Un appello per Villa Colli

Questa villa sopravvissuta al tempo, alla guerra, al suo forzato utilizzo di presidio militare e di ricovero per il bestiame da parte di un avamposto di soldati nazisti, è al centro di una paradossale quanto, purtroppo per questo Paese, non insolita vicenda.

di Luciano Bolzoni

Villa Colli, disegnata nel 1928 da Giuseppe Pagano Pogatschnig e Gino Levi Montalcini, nasce come casa di vacanze per la famiglia Colli di Torino.

Scriveva Domus nel giugno del 1930 “Questa costruzione è un segno molto interessante: concepita con tutti gli attributi della modernità, essa ne supera i luoghi comuni. (…) Non rinuncia a nessuna delle esigenze moderne ma vi assomma tutti i piaceri del nostro vivere all'italiana. (…) È, innanzi tutto, una casa tutta casa, niente macchinistica, e pur perfettamente funzionante: una casa che ti senti di amare subito con confidenza ed il cui valore quindi per coloro che la abitano durerà. Questo durare, effetto come di una amicizia fra i muri e gli abitatori, è una praticità da non dimenticare”.

La casa interpretava i desideri del cliente: ariosità, spazio, luce, rappresentanza. La luce vista come elemento di gioia e benessere garantiti da uno studio dell’illuminazione artificiale che ancor oggi resiste nei suoi elementi originali, unita all’irraggiamento di quella naturale attraverso i grandi infissi che consentono la fruizione del paesaggio circostante.
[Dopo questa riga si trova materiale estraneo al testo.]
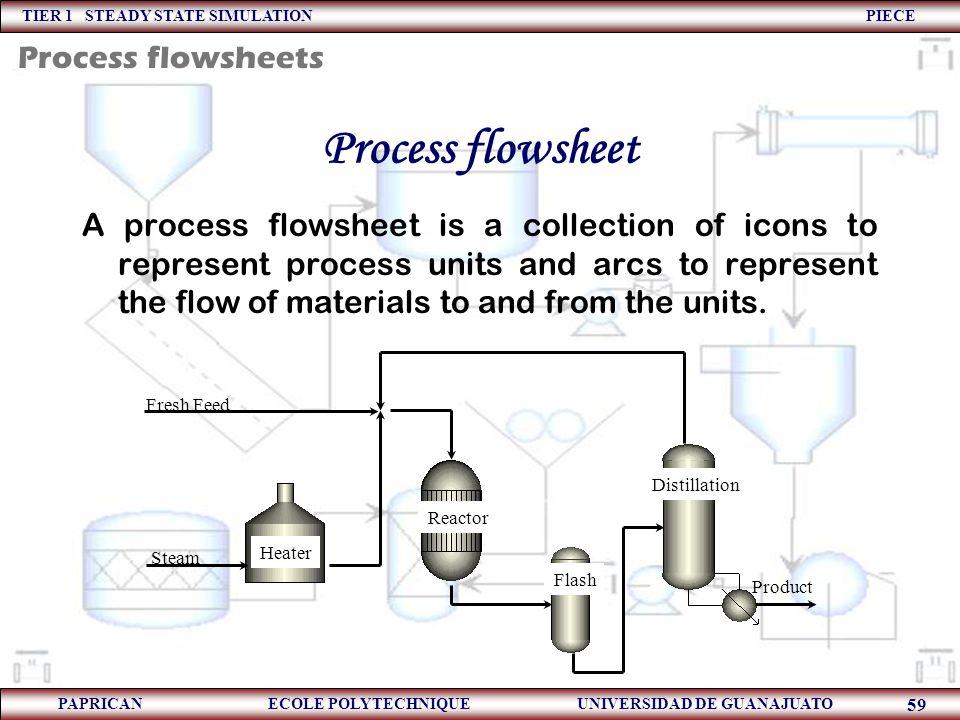 Process flowsheet Process flowsheets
Questa villa sopravvissuta al tempo, alla guerra, al suo forzato utilizzo di presidio militare e di ricovero per il bestiame da parte di un avamposto di soldati nazisti, è al centro di una paradossale quanto, purtroppo per questo Paese, non insolita vicenda; i proprietari e gestori del centro-studi che hanno fondato e che vi risiede, devono lottare contro una delle tante incongruenze (eufemismo!) della politica d’oggi. Paradossale proprio perché la villa del benessere si trova ora a dover combattere essa stessa come entità di un territorio con il lato peggiore della modernità.
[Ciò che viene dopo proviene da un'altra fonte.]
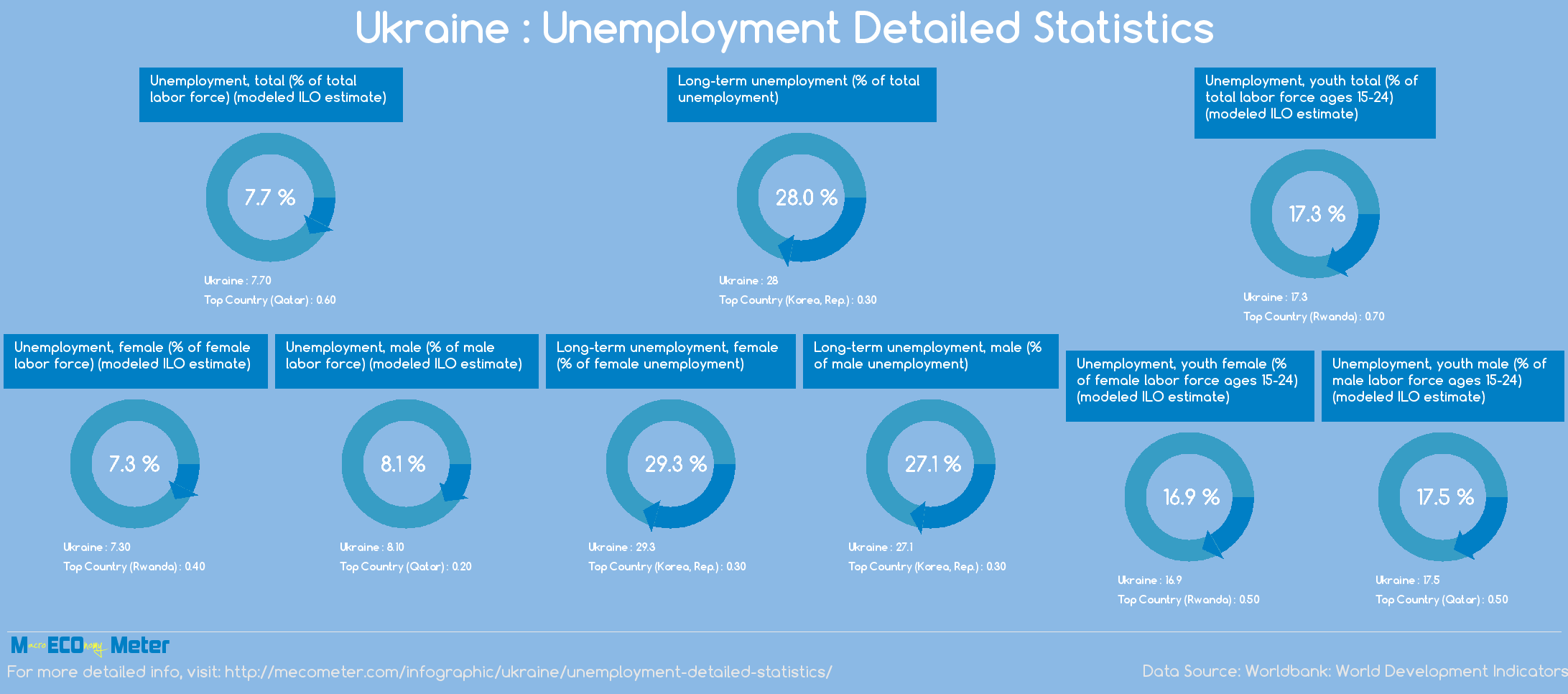Ukraine : Unemployment Detailed Statistics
Negli anni sono state infatti autorizzate dal Comune diverse concessioni per la costruzione di stabilimenti fra cui quello più vicino alla villa, una ditta di stampaggio di metalli che per tipologia produttiva e metodi di lavorazione, produce rumore e vibrazioni che rendono di fatto l’abitazione pericolosamente soggetta a tali sollecitazioni.

Dopo una lettera dei proprietari alla Provincia di Torino, il Comune inserisce la villa e il suo parco in “classe III”, classe che ancora non si addice alla importanza storico-architettonica della casa né di quanto vi è sorto. Da qui un nuovo ricorso dei proprietari, la famiglia Chiono, ancora pendente al TAR, per vedere la villa inserita in classe I.
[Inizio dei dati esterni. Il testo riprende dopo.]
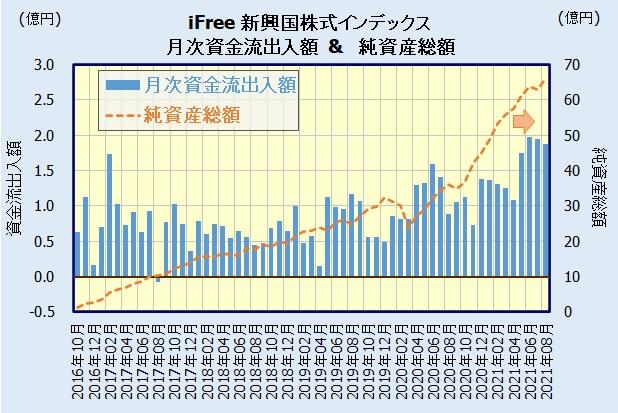 iFree新興国株式インデックスの人気・評判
Per ora le novità non sono molte e purtroppo sono tutte negative per la villa: nell’estate del 2005 l’industria vicina riceve dal Comune un’ulteriore concessione a edificare un nuovo fabbricato industriale, ora esistente ai margini della proprietà su cui si trova la villa Colli. A questa attività di salvaguardia seguono alcuni appelli; l’associazione riceve solidarietà tra gli altri dall’Association Alberto Sartoris di Losanna, dal FAI, da Rita Levi-Montalcini, presidente onorario dell’associazione, dal Presidente degli Industriali Luca Cordero di Montezemolo, da Giorgio Armani, da Leonardo Mosso, da Laura Castagno e dal Presidente Carlo Azeglio Ciampi.

È sorto un Comitato Internazionale per la salvaguardia dell’abitazione che ha attivato una raccolta di firme. È stata promossa una causa civile presso il Tribunale di Ivrea che purtroppo, ha prodotto una sentenza che tiene conto della perizia dei proprietari dello stabilimento e non di quella della famiglia Chiono. La condanna della villa Colli a soccombere ai dettami di una vicenda assurda quanto scontata per questo Paese, pare vicina.

Oltretutto, non è stata data evidenza al fatto che la nuova concessione edilizia per la costruzione del nuovo fabbricato a uso industriale è praticamente in adiacenza al parco della villa, uno dei pochi giardini perfettamente conservati dell’architettura razionalista. Suggeriamo ai lettori di rivivere tutta la vicenda appena tradotta in sintesi in tutte le sue fasi per poter essere parte operativa in una storia che in qualsiasi altro Paese europeo si risolverebbe con dei colloqui telefonici. Chiediamoci, chiedetevi, se l’architettura interessi ancora.